Sport zur Behandlung von Depressionen soll genauso wirksam sein wie herkömmliche Medikamente oder Psychotherapie – das behauptet zumindest eine neue Metastudie der Universität Potsdam, die 41 Studien zu diesem Thema miteinander verglichen hat.
Großer Behandlungsbedarf
Weltweit sind mehr als 300 Millionen Menschen von Depressionen betroffen, mit steigender Tendenz seit Beginn der COVID-19 Pandemie. Der Bedarf an angemessener, leicht zugänglicher und vor allem kostenfreundlicher Behandlung ist daher hoch. Im Moment wird die Krankheit hauptsächlich psychotherapeutisch oder medikamentös betreut – trotzdem kann langfristig oft kaum ein Erfolg verzeichnet werden. So kann eine Psychotherapie zwar eine Remissionsrate von ungefähr 50 Prozent erzielen, für viele Betroffene ist sie aber schlicht nicht erschwinglich. Antidepressiva haben hingegegen oft schwere Nebenwirkungen und Patienten erleiden teils schwere Rückfälle ihrer Depression. Außerdem hat fast ein Drittel aller Betroffenen gar keinen Zugang zu angemessener ärztlicher Betreuung. Bleibt eine Depression über einen längeren Zeitraum unbehandelt, führt das fast immer zu einer Verschlechterung der Symptome sowie zur Entwicklung weiterer Komorbiditäten. Vor diesem Hintergrund stellt sich die Frage, wie eine möglichst breite Verfügbarkeit von Behandlungsmöglichkeiten für Betroffene gewährleistet werden kann.
Bewegung noch hilfreicher als gedacht
Um auf diese Frage eine Antwort zu finden, wurde die derzeit größte Meta-Analyse zum Thema Sport und Depressionen durchgeführt. Dazu haben die Forschenden insgesamt 41 Studien im Umfang von 2.265 Teilnehmern miteinander verglichen. Aus dieser Untersuchung geht hervor, dass körperliche Aktivität zu einer deutlichen Verbesserung von depressiven Symptomen führt. Die Form der Bewegung spielt dabei kaum eine Rolle.
Genauer untersucht hat man den Effekt von Ausdauersport und Krafttraining. Eine überraschende Erkenntnis der Studie war, dass die positive Wirkung auf die Depression geringer ausfiel, wenn sowohl Kraft- als auch Ausdauertraining betrieben wurden. Der Fokus auf eine der beiden Sportarten bringt ein besseres Ergebnis mit sich. Zusätzlich kann die Anleitung eines Trainers während der sportlichen Betätigung zu einer stärkeren Reduktion der Symptome führen.

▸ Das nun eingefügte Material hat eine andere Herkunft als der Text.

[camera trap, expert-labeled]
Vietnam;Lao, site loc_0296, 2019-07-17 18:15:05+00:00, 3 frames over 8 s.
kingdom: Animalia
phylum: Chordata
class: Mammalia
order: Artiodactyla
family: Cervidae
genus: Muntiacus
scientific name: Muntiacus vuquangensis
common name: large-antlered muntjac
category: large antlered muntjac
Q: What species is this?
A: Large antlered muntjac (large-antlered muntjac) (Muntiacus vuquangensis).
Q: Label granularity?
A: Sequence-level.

Obwohl in den meisten Studien die Auswirkung von Ausdauersport untersucht wurde, konnte für beide Formen der Bewegung eine Verbesserung der Symptome gezeigt werden. Auch die Intensität der Bewegung scheint kaum eine Rolle zu spielen – wichtig ist nur, dass sich betroffene Personen überhaupt bewegen.
Zusammenfassend meint der Autor Andreas Heissl: Betroffene Personen müssen keinen Marathon laufen oder andere sportliche Ziele erreichen – wichtig ist nur, sich überhaupt zu bewegen und Spaß dabei zu haben.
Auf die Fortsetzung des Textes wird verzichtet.